[EXTRACT TO READ Boundary: Start]

Tobacco Exec Blows No Smoke Cigarettes Addictive And Cause Disease, Liggett Boss Testifies

Miami Herald

In an unprecedented spectacle, the chief executive of an American tobacco company raised his right hand Monday, swore to tell the truth - and then testified that cigarettes are addictive and produce deadly diseases.

Overcoming a withering flurry of objections from lawyers paid by his own industry, Bennett LeBow, the maverick Miami executive who owns the Liggett Group, said he now agrees with tobacco’s most strident critics.

“We believe, for many people, smoking is very addictive,” LeBow told a Dade County Circuit Court jury. His company makes Chesterfields, L&Ms, Larks, Eves and more than 100 discount brands of cigarettes.

He was asked: Does smoking cause lung cancer, heart and respiratory disease and emphysema?

“The answer,” LeBow said, “is yes.”

[EXTRACT TO READ Boundary: End]
[SUPPLIED ENTRIES Boundary: Start]

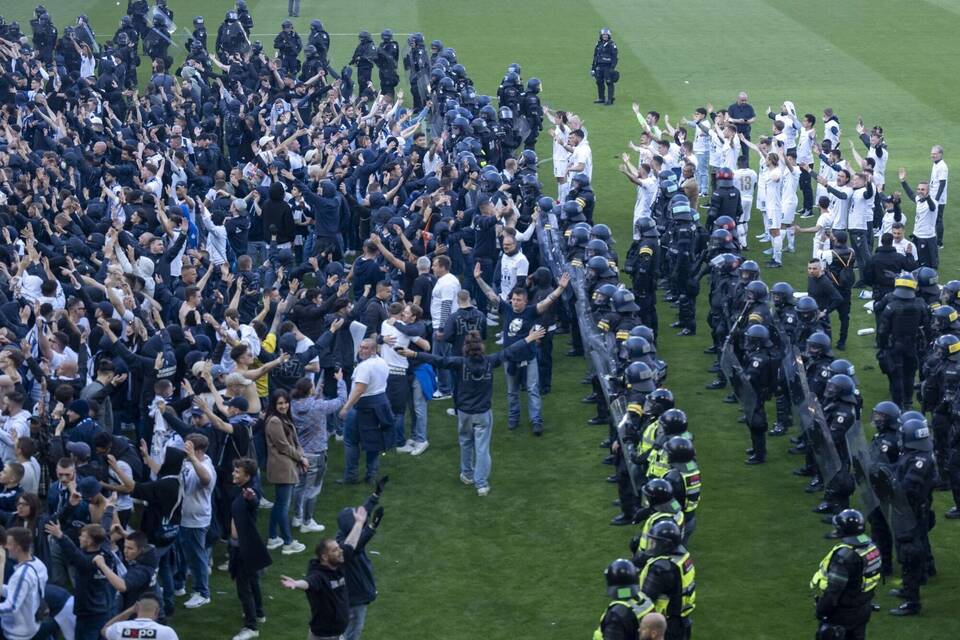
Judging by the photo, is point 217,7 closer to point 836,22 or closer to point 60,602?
point 836,22

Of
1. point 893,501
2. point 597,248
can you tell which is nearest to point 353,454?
point 597,248

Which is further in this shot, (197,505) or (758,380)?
(758,380)

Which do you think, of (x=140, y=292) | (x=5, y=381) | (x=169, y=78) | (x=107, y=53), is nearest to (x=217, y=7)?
(x=107, y=53)

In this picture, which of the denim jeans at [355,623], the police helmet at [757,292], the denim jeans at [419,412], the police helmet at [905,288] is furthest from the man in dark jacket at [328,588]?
the police helmet at [905,288]

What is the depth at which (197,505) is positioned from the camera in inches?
540

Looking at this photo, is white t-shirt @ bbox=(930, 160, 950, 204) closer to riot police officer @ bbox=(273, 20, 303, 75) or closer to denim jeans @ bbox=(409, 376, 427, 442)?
denim jeans @ bbox=(409, 376, 427, 442)

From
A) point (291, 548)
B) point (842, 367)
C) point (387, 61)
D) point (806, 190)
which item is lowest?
point (291, 548)

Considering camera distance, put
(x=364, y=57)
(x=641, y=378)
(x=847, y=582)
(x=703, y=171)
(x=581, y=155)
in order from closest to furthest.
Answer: (x=847, y=582) < (x=641, y=378) < (x=581, y=155) < (x=703, y=171) < (x=364, y=57)

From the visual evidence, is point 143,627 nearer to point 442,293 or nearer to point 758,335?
point 442,293

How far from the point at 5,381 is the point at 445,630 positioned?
474 cm

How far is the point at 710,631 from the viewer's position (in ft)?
45.3

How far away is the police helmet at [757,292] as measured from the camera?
59.1 ft

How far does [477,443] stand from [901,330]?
560 centimetres

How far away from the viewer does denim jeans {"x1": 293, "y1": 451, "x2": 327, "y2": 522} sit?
50.9ft
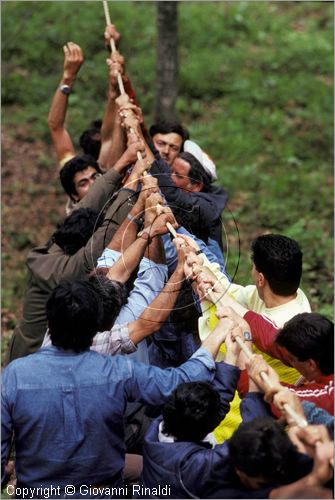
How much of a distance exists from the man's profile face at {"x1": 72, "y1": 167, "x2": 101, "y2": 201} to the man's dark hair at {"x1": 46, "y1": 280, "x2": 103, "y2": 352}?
3.25 m

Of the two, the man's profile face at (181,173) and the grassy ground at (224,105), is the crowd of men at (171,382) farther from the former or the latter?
the grassy ground at (224,105)

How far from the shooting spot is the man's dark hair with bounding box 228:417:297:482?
3.54m

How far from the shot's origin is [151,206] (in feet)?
17.6

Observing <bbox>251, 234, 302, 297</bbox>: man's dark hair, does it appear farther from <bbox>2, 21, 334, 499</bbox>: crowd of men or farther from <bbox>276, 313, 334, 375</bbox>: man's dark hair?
<bbox>276, 313, 334, 375</bbox>: man's dark hair

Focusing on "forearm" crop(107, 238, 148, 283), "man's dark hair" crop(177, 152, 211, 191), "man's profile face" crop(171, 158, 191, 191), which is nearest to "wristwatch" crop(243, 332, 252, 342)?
"forearm" crop(107, 238, 148, 283)

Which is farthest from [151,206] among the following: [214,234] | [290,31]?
[290,31]

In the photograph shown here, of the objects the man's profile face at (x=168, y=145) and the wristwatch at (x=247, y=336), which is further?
the man's profile face at (x=168, y=145)

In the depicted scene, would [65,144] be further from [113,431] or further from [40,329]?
[113,431]

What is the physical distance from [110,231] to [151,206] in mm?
897

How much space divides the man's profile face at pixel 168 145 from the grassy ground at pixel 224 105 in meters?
2.11

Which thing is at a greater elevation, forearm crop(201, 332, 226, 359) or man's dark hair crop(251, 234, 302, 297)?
man's dark hair crop(251, 234, 302, 297)

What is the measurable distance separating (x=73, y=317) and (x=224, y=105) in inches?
442

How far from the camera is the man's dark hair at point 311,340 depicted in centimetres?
407

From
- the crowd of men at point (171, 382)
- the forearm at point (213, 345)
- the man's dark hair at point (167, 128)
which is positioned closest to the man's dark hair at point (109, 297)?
the crowd of men at point (171, 382)
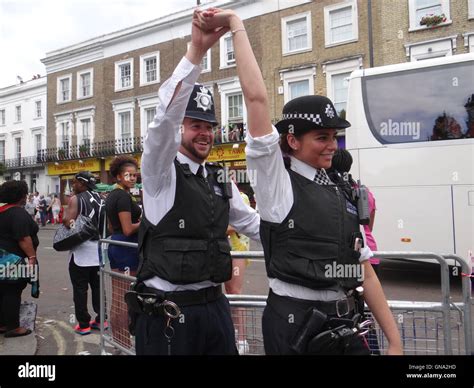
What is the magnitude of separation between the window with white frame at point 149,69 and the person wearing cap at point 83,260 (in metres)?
18.4

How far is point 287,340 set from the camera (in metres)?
1.75

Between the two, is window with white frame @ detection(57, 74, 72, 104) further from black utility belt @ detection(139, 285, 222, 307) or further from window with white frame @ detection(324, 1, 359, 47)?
black utility belt @ detection(139, 285, 222, 307)

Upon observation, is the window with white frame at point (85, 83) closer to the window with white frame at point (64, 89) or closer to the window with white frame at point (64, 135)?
the window with white frame at point (64, 89)

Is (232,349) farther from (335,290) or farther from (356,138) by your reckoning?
(356,138)

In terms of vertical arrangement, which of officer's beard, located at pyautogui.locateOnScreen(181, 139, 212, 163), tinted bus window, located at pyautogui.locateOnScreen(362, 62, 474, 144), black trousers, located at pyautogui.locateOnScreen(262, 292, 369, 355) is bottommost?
black trousers, located at pyautogui.locateOnScreen(262, 292, 369, 355)

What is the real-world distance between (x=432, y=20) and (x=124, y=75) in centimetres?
1583

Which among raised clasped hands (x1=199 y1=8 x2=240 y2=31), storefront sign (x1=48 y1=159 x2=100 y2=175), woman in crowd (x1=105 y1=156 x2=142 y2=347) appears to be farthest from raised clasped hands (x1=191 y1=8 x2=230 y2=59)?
storefront sign (x1=48 y1=159 x2=100 y2=175)

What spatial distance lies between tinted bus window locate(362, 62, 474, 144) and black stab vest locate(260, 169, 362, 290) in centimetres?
615

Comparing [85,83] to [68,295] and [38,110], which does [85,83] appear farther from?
[68,295]

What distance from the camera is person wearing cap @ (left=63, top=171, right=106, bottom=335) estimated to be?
4.96 meters

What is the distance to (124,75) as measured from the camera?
79.0ft

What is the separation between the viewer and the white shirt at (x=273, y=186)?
1.67 meters

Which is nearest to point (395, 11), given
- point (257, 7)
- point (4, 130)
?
point (257, 7)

[SUPPLIED ENTRIES Boundary: End]

Continue the news report above on the Liggett chief executive's courtroom testimony about smoking, starting after its last sentence.

LeBow testified as a witness for flight attendants who say they developed lung cancer and other serious illnesses through constant exposure to secondhand smoke on jetliners. Claiming to represent 60,000 non-smoking colleagues, they are suing the industry for $5 billion.

The industry denies all the charges, but never before has it been required to block and attack the testimony of one of its own chief executives. Once a valued member of the tobacco fraternity, LeBow is now an outcast.

“They don’t talk to me these days,” he said.

Nevertheless, he testified, he is comfortable with his new alignment with tobacco’s opponents. Liggett recently began printing warnings on its cigarette packages that are sterner than required by law. One of those messages: “Warning: Smoking is addictive.”

“I am very proud,” said LeBow, 59, stocky and tan, a one-time smoker who quit 27 years ago. “I’m absolutely sure we did the right thing, and I’d do it again in a second.”

In March, Liggett and its parent company, the Brooke Group, settled lawsuits filed by dozens of states seeking to recover Medicaid funds spent on sick smokers.

The smallest of the five major cigarette producers, Liggett agreed to pay one-quarter of its pretax profits during the next 25 years. The problem: Liggett is in financial trouble and no one knows if it will earn any profits.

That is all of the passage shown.